Wieder folgte ein langes Schweigen. Schließlich sagte Furnan: »Sie haben recht, wir sollten miteinander reden. Es sei denn, Sie haben sich das alles nur ausgedacht, um mich in eine Falle zu locken und damit Alcide mich töten kann.«

»Ich will nur selbst die nächste Woche noch erleben.«

»Ich stimme einem Treffen mit Alcide zu, wenn Sie dabei anwesend sind und schwören, jedem von uns zu sagen, was der andere denkt. Sie sind eine Freundin des Rudels, des ganzen Rudels. Jetzt können Sie uns helfen.«

Patrick Furnan war so darauf erpicht, seine Frau wiederzufinden, dass er sogar bereit war, mir zu glauben.

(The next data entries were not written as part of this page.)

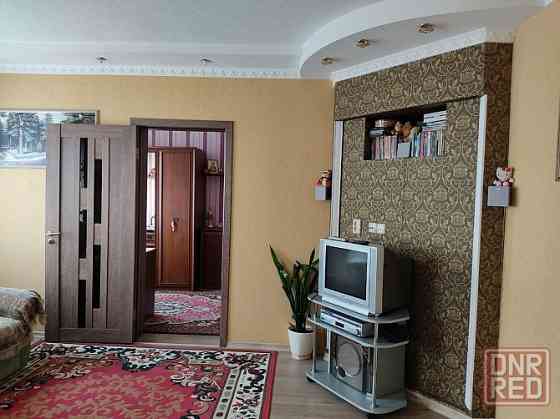 Дом Бажанова 85 кв.м Макеевка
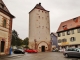 Photo précédente de Sélestat La Tour des Sorcières 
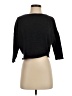 By Anthropologie Black Pullover Sweater Size S - photo 1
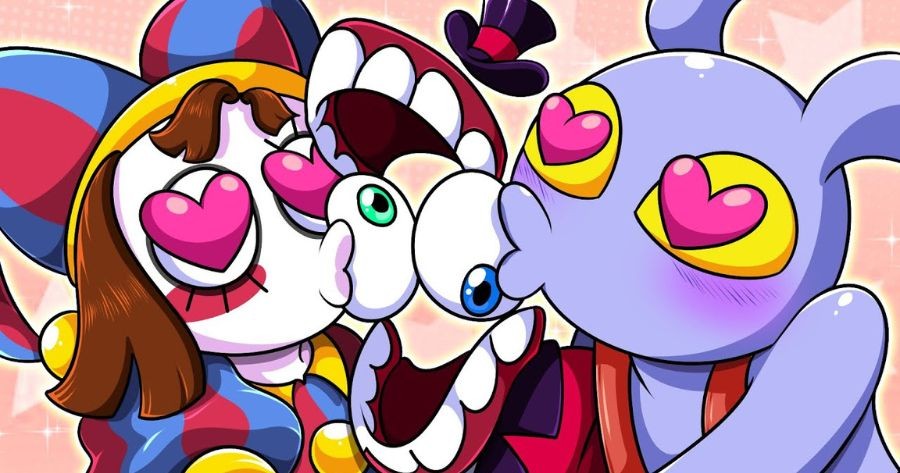 Which Amazing Digital Circus Tadc Baby Are You?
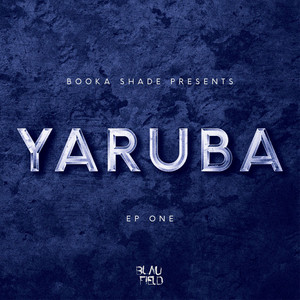 Bakerson (Booka Shade Presents Yaruba) cover art
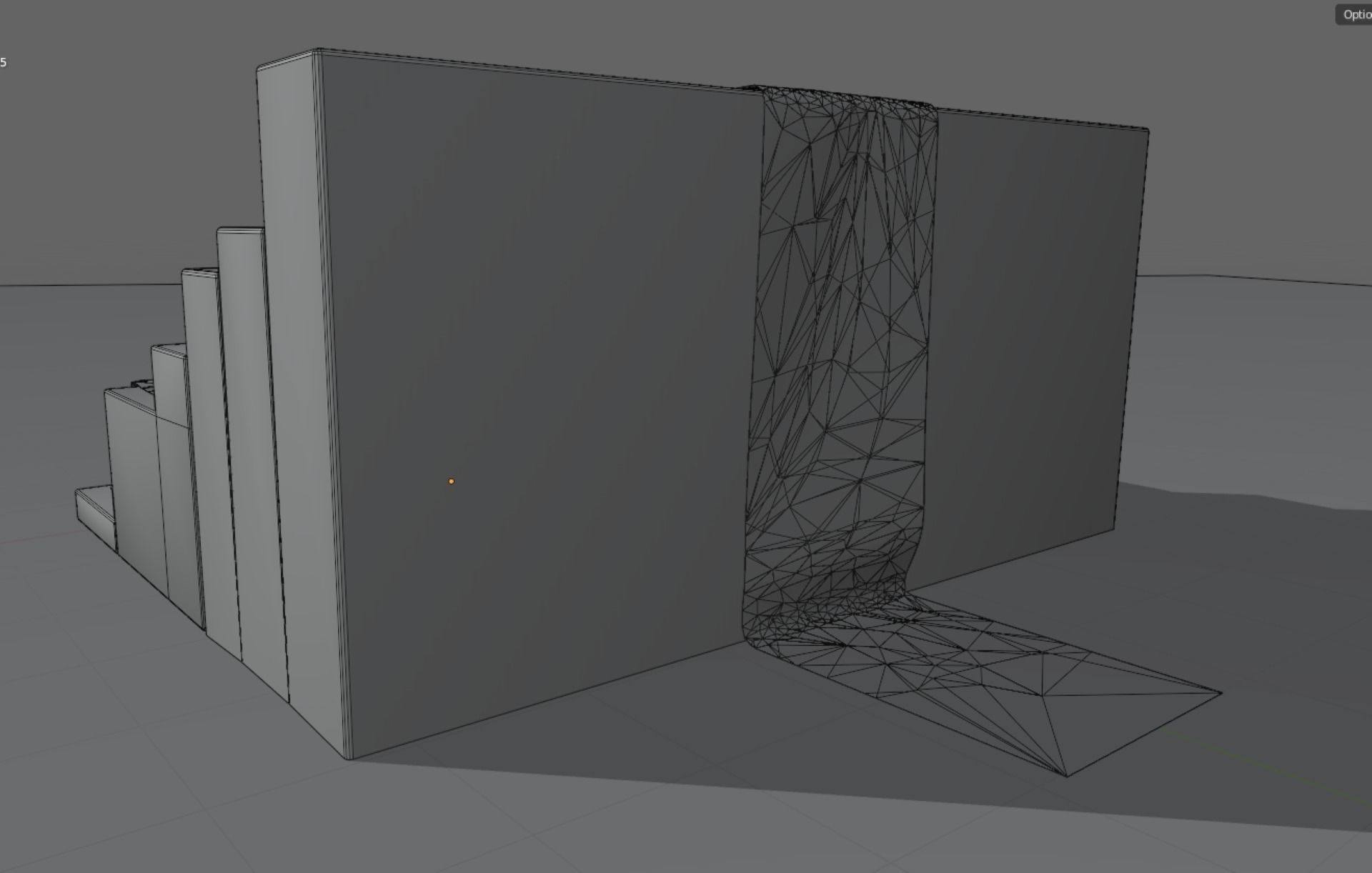  altar de muertos model 3D model_6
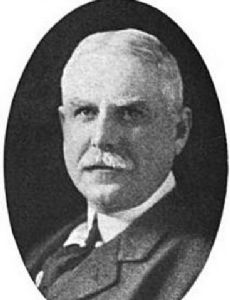 Charles H. Campbell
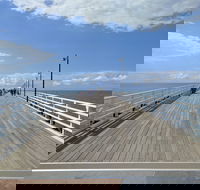 Brisbane Bayside - eAccommodation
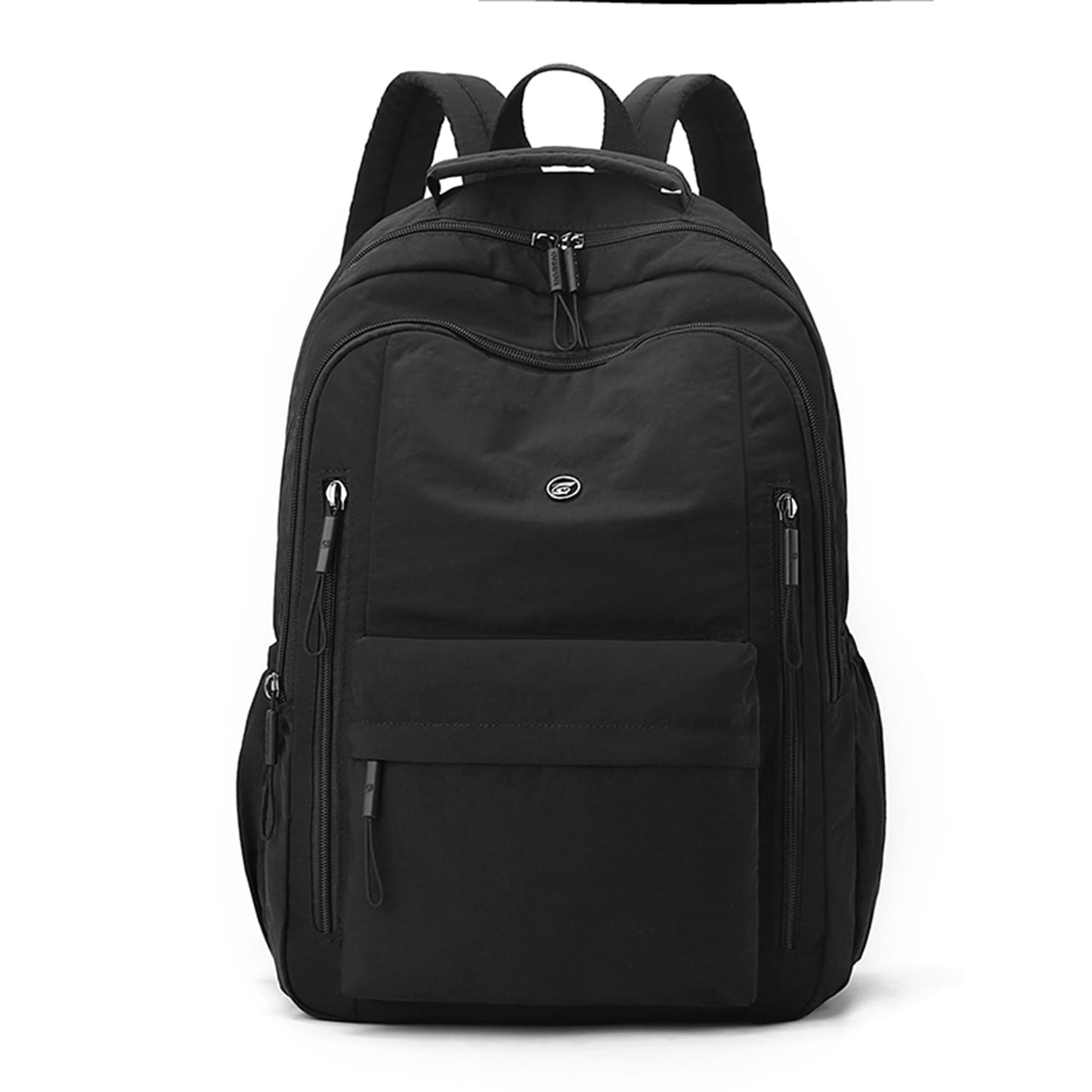 URSOFINE Travel Laptop Backpack, College Backpack for Women and Men, Large Lightweight Everyday Work Business Back Pack, Water-Resistant Anti Theft 15.6 Inch Laptop Casual Bag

Ich dachte an die Leute, die bereits gestorben waren, und an die, die noch sterben würden, und dazu konnte auch ich gehören. Was zum Teufel ging hier bloß vor sich? »Das werde ich, wenn Alcide und Sie unbewaffnet zu dem Treffen erscheinen«, sagte ich. »Wenn mein Verdacht sich bestätigt, dann haben Sie beide einen gemeinsamen Feind, der dafür sorgen will, dass Sie sich gegenseitig ausschalten.«

»Wenn der schwarzhaarige Mistkerl in die Bedingungen einwilligt, tue ich es auch«, sagte Furnan. »Und falls Alcide meine Frau doch in seiner Gewalt hat, sollte er ihr besser kein Haar krümmen und sie gleich mitbringen. Oder ich zerreiße ihn bei lebendigem Leib in der Luft, das schwöre ich bei Gott.«

»Verstehe. Und ich sorge dafür, dass auch er es versteht. Wir melden uns wieder bei Ihnen«, versprach ich und konnte nur hoffen, dass ich die Wahrheit sagte.